**Problem to solve**
Please filter the records below and copy out each line that contains the word "vegetation". Case counts.

**Extracted entries**

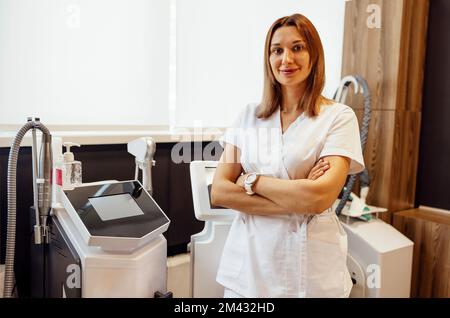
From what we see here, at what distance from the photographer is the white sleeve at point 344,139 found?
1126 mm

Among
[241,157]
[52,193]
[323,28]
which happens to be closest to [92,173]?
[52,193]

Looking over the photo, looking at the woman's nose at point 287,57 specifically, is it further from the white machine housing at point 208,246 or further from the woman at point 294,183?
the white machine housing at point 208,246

* * *

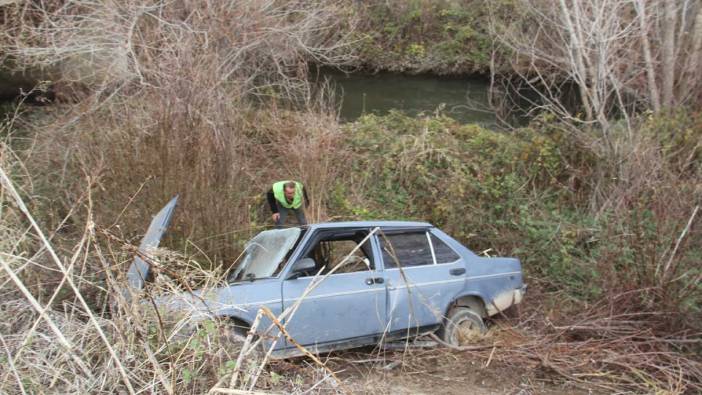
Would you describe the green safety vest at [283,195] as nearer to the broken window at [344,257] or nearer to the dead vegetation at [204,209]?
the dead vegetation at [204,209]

**Output for this task**
Would you describe the green safety vest at [283,195] as nearer to the broken window at [344,257] or nearer to the dead vegetation at [204,209]?
the dead vegetation at [204,209]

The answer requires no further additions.